Download and Compile Code Using Github
Clone the repository to your local machine.
git clone https://github.com/ThalesGroup/CipherTrust_Application_Protection.git
Note
This document does not contain all the notebook samples available. For a complete listing please refer to the github.
The database directory has all the code for Databricks.
Ensure that your CipherTrust Manager is configured correctly. This means CipherTrust Manager already configured each of the classes that has a main method which can be used to test locally.
Modify the
udfConfig.properties
file values such asCMUSERID
,CMPWD
, and other necessary settings. For more information onudfConfig.properties
, see Configuration File and Environment Variables.
Generate the Jar File to Upload to the Databricks
To compile and generate the target jar file to be uploaded to the Databricks compute platform select the project and choose Run As > maven install to generate the target.
[INFO]
[INFO] --- maven-install-plugin:2.4:install (default-install) @ Thales-Databricks-UDF ---
[INFO] Installing C:\Users\t0185905\workspace\Thales-Databricks-UDF\target\Thales-Databricks-UDF-6.0-SNAPSHOT.jar to C:\Users\t0185905\.m2\repository\Thales\Thales-Databricks-UDF\6.0-SNAPSHOT\Thales-Databricks-UDF-6.0-SNAPSHOT.jar
[INFO] Installing C:\Users\t0185905\workspace\Thales-Databricks-UDF\pom.xml to C:\Users\t0185905\.m2\repository\Thales\Thales-Databricks-UDF\6.0-SNAPSHOT\Thales-Databricks-UDF-6.0-SNAPSHOT.pom
[INFO] Installing C:\Users\t0185905\workspace\Thales-Databricks-UDF\target\Thales-Databricks-UDF-6.0-SNAPSHOT-jar-with-dependencies.jar to C:\Users\t0185905\.m2\repository\Thales\Thales-Databricks-UDF\6.0-SNAPSHOT\Thales-Databricks-UDF-6.0-SNAPSHOT-jar-with-dependencies.jar
[INFO] ------------------------------------------------------------------------
[INFO] BUILD SUCCESS
[INFO] ------------------------------------------------------------------------
[INFO] Total time: 8.482 s
[INFO] Finished at: 2024-10-17T10:28:59-04:00
Configuration File and Environment Variables
The following sample file uses the udfConfig.properties
file in the java project resource directory that must be copied to a file location in databricks.
Sample udfConfig.property
file:
# udfConfig.properties
CMUSER=apiuser
CMPWD=yorupwde!
returnciphertextforuserwithnokeyaccess=yes
CRDPIP=yourcrdpip
keymetadatalocation=external
keymetadata=1001000
protection_profile=alpha-external
protection_profile_alpha_ext=alpha-external
protection_profile_alpha_int=plain-alpha-internal
protection_profile_nbr_int=plain-nbr-internal
protection_profile_nbr_ext=plain-nbr-ext
showrevealinternalkey=yes
BATCHSIZE=20
CRDPUSER=admin
Listed below are the explanations for the configuration file variables required for the Cloud Function.

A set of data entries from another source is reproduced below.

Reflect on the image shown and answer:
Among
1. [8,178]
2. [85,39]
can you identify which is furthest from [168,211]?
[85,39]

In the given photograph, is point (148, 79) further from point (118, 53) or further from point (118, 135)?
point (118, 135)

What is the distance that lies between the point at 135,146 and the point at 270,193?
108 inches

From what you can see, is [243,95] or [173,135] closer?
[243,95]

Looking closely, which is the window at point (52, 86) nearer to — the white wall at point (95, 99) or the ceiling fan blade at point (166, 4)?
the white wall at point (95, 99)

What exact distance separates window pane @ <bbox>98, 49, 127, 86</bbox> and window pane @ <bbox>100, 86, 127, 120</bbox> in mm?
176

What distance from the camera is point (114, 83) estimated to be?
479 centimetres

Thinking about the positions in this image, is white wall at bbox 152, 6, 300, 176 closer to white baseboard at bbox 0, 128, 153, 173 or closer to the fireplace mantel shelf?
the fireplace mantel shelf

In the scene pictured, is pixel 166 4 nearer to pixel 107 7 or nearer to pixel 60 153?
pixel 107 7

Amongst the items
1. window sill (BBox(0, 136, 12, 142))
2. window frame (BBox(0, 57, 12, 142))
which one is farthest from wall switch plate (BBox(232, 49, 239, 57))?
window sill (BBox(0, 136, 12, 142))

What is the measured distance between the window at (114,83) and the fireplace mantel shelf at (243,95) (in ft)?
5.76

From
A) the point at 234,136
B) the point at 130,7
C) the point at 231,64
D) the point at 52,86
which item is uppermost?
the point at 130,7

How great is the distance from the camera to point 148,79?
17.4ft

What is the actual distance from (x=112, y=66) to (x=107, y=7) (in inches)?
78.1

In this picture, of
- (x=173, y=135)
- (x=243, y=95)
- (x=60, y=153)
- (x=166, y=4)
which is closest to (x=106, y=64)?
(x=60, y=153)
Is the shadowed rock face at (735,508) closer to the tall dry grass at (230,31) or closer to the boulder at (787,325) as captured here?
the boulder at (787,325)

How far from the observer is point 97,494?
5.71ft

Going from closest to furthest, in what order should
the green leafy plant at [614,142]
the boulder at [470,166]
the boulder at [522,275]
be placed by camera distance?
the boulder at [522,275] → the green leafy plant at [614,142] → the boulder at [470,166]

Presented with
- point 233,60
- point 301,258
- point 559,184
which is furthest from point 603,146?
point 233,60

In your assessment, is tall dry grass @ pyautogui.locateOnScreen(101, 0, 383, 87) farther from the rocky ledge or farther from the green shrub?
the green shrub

Key | Value | Description |
---|---|---|
BATCHSIZE | 200 | Nbr of rows to chunk when using batch mode |
CRDPIP | yourip | CRDP Container IP if using CRDP |
keymetadata | 1001000 | policy and key version if using CRDP |
keymetadatalocation | external | location of metadata if using CRDP (internal,external) |
protection_profile | plain-nbr-ext | protection profile in CM for CRDP |
returnciphertextforuserwithnokeyaccess | yes | if user in CM not exist should UDF error out or retur ciphertext |
showrevealinternalkey | yes | show keymetadata when issuing a protect call (CRDP) |
The UDF_CONFIG_VOLUME_PATH
Cluster Environment Variable is required for the udfConfig.properies
file. It is set in the Advanced Options of the cluster. Ensure to locate it on a Cluster Volume.